Unraveling Hidden Major Factors by Breaking Heterogeneity into Homogeneous Parts within Many-System Problems

For a large ensemble of complex systems, a Many-System Problem (MSP) studies how heterogeneity constrains and hides structural mechanisms, and how to uncover and reveal hidden major factors from homogeneous parts. All member systems in an MSP share common governing principles of dynamics, but differ in idiosyncratic characteristics. A typical dynamic is found underlying response features with respect to covariate features of quantitative or qualitative data types. Neither all-system-as-one-whole nor individual system-specific functional structures are assumed in such response-vs-covariate (Re–Co) dynamics. We developed a computational protocol for identifying various collections of major factors of various orders underlying Re–Co dynamics. We first demonstrate the immanent effects of heterogeneity among member systems, which constrain compositions of major factors and even hide essential ones. Secondly, we show that fuller collections of major factors are discovered by breaking heterogeneity into many homogeneous parts. This process further realizes Anderson’s “More is Different” phenomenon. We employ the categorical nature of all features and develop a Categorical Exploratory Data Analysis (CEDA)-based major factor selection protocol. Information theoretical measurements—conditional mutual information and entropy—are heavily used in two selection criteria: C1—confirmable and C2—irreplaceable.

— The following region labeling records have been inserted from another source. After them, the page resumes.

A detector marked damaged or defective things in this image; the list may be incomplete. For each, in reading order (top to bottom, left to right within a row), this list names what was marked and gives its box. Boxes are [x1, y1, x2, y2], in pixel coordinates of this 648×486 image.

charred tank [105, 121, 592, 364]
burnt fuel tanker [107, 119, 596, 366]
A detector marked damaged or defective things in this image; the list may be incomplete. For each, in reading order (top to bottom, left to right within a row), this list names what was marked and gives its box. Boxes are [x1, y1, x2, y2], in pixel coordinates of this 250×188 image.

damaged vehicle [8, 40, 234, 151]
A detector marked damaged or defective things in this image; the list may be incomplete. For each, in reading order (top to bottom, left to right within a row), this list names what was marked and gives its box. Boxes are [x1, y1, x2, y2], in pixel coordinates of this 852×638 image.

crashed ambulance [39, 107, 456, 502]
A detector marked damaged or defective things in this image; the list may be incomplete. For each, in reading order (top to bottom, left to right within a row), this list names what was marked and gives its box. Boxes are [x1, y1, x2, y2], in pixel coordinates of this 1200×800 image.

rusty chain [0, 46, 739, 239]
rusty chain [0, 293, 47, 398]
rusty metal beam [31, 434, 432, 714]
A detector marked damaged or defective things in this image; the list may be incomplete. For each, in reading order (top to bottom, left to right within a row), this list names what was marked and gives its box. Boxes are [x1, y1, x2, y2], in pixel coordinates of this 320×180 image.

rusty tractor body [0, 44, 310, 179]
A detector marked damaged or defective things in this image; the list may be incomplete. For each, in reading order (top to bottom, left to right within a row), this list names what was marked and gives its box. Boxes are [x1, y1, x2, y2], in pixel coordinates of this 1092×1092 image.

All conditional entropies are evaluated through contingency tables with algorithmically computed reliability against the finite sample phenomenon. We study one artificially designed MSP and then two real collectives of Major League Baseball (MLB) pitching dynamics with 62 slider pitchers and 199 fastball pitchers, respectively. Finally, our MSP data analyzing techniques are applied to resolve a scientific issue related to the Rosenberg Self-Esteem Scale.